Anything you do to the truck performance wise will void your warranty. If your ok with that get EFI live tuning from one of the many great tuners that are on this site. Leave the stock airbox as there is no need for an after market one at any of the power levels you would be looking at. If you get EFI you can delete your DPF and your DEF. Again all of this will void your warranty.
 
Anything you do to the truck performance wise will void your warranty. If your ok with that get EFI live tuning from one of the many great tuners that are on this site. Leave the stock airbox as there is no need for an after market one at any of the power levels you would be looking at. If you get EFI you can delete your DPF and your DEF. Again all of this will void your warranty.

In red, absolutely not true.
 
Eli live tuning is with which tuning system? Also i wasn't just speaking of 5in from dpf, i was asking if anyone went with the 5in from the turbo back on a newer truck.
 
Yes, guys go with full exhausts all the time. Exhaust and tune will void your warranty but it's whatever a guy wants to do. Calibrated Performance/cummins tuner has been pushing emissions in tact tuning recently.
 
I agree, with a full exhaust and tuner unless you know someone at the dealership, you can say good by to your warranty.
 
Anything that defeats emissions and increases power will void your powertrain warranty. It's an easy case for them to make that you upped the power and that's why something broke. Or they 'specifically tuned' something so your failure wouldn't happen, but then you used someone else's tuning.
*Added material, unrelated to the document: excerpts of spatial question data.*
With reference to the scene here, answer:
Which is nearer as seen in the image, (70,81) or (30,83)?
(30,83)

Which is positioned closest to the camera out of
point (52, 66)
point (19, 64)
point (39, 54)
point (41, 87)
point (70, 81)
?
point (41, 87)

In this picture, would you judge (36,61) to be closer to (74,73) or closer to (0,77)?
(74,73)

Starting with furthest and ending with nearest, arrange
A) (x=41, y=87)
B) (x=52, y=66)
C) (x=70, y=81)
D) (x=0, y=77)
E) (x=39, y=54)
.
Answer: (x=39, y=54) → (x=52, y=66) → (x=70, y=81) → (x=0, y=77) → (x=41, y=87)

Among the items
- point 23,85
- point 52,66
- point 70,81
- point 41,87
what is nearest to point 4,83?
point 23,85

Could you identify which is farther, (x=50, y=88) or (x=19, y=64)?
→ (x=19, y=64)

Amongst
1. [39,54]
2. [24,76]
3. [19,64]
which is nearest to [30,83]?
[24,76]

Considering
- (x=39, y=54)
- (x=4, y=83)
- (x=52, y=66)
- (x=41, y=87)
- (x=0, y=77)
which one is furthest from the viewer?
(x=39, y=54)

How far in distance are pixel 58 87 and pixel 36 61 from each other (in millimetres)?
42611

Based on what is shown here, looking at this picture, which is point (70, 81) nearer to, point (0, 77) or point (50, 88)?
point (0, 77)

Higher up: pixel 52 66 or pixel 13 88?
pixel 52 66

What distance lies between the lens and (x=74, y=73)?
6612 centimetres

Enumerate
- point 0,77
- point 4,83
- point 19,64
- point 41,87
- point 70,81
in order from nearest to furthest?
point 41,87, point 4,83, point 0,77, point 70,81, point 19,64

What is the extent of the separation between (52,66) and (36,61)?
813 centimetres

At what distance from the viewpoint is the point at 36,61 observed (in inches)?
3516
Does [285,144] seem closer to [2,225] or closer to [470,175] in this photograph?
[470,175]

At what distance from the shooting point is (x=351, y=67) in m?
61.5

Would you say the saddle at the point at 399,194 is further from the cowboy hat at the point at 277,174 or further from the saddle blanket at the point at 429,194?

Honestly, I'd say either leave it stock, or roll the dice and modify it the right way.
If you do a tune and delete your emissions, you're going to increase power, fuel economy, and your engine will last a lot longer (EGR smooths out cylinder walls and dirties your oil).

And DPF doesn't work like a catalyst other than the fact that it is emissions equipment in your exhaust. It's a ceramic filter eccentrically that catches soot (solids) while letting the exhaust gasses pass. It's not very efficient and you have to do regens to get it hot enough to burn off those solids/soot that stick to it.

SCR (Selective Catalytic Reduction)(what uses DEF (Diesel Exhaust Fluid)) is actually pretty great stuff. This would be the equivalent of a catalyst. It's a tank you fill every 5,000-10,000 and it cleans up the exhaust really well with almost no cost to you. The problem is when they fail, they are expensive.

EGR is the same as on gassers. It uses inert gasses from the exhaust to help catalyze the burn of diesel fuel. At the same time it reburns the unburnt fuel in the exhaust. This is good in theory, but it takes a lot of cooling power to get it to reasonable temps that the intake will like, and also pumps soot into your engine which slowly hurts the engine.

If you void you warranty and remove all of these with a reasonable tune, you'll likely not have any engine problems. You are at more risk of transmission issues though, and the 68RFE is not a cheap transmission to build and bulletproof. There are transmission tunes that keep the shift pattern and torque converter lock-up out of the 'trouble area's' though so they last a lot longer.